There Was Only One Bed for All Seven of Us

A weekend trip for seven friends takes an unexpected turn when they discover they all have to share a single, enormous bed. A drunken game of truth or dare in the remote cabin escalates, breaking down boundaries and forcing years of unspoken attraction to the surface in a night of shared intimacy.
The Arrangement of Bodies
The headlights cut through the trees as we pulled up, seven of us crammed into Mark's ancient Volvo, the suspension groaning under the weight of our collective baggage. I'd been pressed against Liam's shoulder for the last hour, the heat of his body seeping through my jacket, and when we finally stopped, I felt the ghost of that warmth linger even after he'd moved away.

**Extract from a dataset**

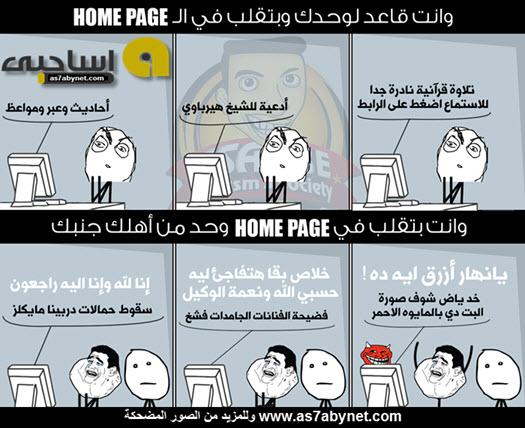 ��� ����� ����� ���� ��������� ��� ����� ��� ������ , ������ ������ ����� Asa7be new_1431103334_122.j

Inside, the cabin smelled like wet wood and something green, alive. The others scattered immediately—Chloe to the kitchen, Eva to the bathroom, Mark and Sarah claiming the couch with the practiced efficiency of a couple who'd done this before. I stood by the door with my duffel bag, watching them move through the space like they belonged there, like they weren't intruding on something that had existed long before us.
Liam appeared beside me, his breath visible in the cold air. "We should check the sleeping situation."
The loft was up a narrow staircase that creaked under our combined weight. At the top, we found it: one massive bed that dominated the entire space, easily king-sized but longer, wider, built into the frame of the cabin itself. No other furniture, just this expanse of mattress covered in a faded quilt.
"Jesus," Liam said, and I could hear the laugh caught in his throat.
We stood there staring at it until the others found us, their voices rising up the stairs in a wave of speculation and disbelief. Chloe pushed past us first, running her hand along the quilt's edge like she was testing for traps.
"There's only one," she announced, though we could all see that plainly.
Mark and Sarah exchanged one of their silent conversations, the kind that happens in the space between shared glances. Eva pulled out her phone, scrolling through the booking confirmation with increasing desperation.
Conor leaned against the doorframe, his practical mind already working through the problem. "We could draw straws," he suggested. "Or rotate. But honestly?" He looked at the bed again, then at us. "It's big enough. We could just share it."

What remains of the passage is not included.